Indubbiamente, questi nuovi parlamentari andranno valutati in funzione della loro capacità di risposta alla realpolitik, al di là delle petizioni di principio (già smentite, del resto, dal sindaco “grillino” di Parma, costretto a dare il via al termovalorizzatore e ad aumentare l’IMU) . D’altra parte, “Cinque Stelle” non è un partito: i legami interni sono tenuti più sul web che sul territorio, non c’è una struttura gerarchica, se si prescinde da quel FÜhrerprinzip che ha comportato l’espulsione per gli incauti colti a disubbidire al Capo; tutte caratteristiche destinate a rendere problematica l’indispensabile disciplina di partito, regola che da sempre consente il funzionamento delle Camere e della stessa politica, pur fra non trascurabili eccezioni. Staremo a vedere.
Per ora, ci culliamo nell’incubo lieve di un popolo in marcia contro il Palazzo d’Inverno: molti sono in bicicletta, hanno Il Fatto Quotidiano sotto il braccio, vengono da impieghi “normali” o da un precariato lavorativo magari con una o due lauree, comprano quasi soltanto prodotti bio o messi in circolazione dalla rete del “commercio equo e solidale”, hanno letto Latouche e Thoreau.

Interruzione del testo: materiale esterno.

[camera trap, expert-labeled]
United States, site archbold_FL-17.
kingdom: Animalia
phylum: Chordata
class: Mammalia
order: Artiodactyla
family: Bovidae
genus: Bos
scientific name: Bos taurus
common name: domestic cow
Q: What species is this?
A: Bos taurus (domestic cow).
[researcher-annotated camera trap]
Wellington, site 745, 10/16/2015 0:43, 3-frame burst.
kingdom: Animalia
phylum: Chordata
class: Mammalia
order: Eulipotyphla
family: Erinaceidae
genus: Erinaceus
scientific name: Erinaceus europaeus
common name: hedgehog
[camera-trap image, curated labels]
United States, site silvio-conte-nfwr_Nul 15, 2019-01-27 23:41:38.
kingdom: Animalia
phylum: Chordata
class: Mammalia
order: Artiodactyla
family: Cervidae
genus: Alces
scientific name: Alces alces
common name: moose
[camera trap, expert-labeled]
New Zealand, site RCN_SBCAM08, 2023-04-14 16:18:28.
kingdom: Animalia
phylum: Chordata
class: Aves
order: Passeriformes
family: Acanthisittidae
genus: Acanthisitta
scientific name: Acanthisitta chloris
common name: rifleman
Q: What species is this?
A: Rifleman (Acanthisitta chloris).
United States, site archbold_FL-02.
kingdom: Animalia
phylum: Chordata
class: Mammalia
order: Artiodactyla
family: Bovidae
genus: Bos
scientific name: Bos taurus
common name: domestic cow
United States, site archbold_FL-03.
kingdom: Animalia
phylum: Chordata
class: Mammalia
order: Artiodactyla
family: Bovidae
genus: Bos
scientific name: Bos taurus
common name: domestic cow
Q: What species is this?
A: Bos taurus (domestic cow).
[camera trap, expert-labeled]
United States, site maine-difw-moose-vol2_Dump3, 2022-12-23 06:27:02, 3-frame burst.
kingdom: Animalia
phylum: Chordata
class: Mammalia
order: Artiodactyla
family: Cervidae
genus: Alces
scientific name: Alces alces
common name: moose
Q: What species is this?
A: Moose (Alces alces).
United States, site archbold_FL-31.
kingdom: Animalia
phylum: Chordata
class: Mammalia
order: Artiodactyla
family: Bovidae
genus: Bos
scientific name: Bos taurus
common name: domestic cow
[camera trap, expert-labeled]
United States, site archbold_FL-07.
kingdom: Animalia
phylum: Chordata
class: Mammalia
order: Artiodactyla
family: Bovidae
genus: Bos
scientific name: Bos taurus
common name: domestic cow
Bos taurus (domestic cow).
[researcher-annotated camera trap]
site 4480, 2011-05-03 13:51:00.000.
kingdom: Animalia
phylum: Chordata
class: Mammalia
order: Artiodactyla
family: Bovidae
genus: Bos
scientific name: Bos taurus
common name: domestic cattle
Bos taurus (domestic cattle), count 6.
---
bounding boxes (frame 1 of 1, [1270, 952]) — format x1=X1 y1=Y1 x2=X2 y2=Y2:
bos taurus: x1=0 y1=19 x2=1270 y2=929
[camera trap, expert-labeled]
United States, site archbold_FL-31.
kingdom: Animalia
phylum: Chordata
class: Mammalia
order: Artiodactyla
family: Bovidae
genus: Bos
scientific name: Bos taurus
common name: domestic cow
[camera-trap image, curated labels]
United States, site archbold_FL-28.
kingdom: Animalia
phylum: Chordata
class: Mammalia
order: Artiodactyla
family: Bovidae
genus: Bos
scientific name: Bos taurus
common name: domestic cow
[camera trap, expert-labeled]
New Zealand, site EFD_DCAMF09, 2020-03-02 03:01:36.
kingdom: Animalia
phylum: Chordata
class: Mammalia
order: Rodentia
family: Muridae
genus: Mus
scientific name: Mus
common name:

In questo quadro, manca il popolo della Destra, che sembra aver perso di vista perfino le “Guardie bianche” del Potere Costituito. La “maggioranza silenziosa” si è smarrita, fino a diventare minoranza, e nei laboratori della metapolitica alcuni frutti hanno se non provocato, almeno accompagnato e legittimato il “tradimento” di alcuni vecchi leader, gettando nella confusione e nello sconforto perfino gli elettori più fedeli. Insomma, che fine ha fatto quel popolo? Ne parleremo presto.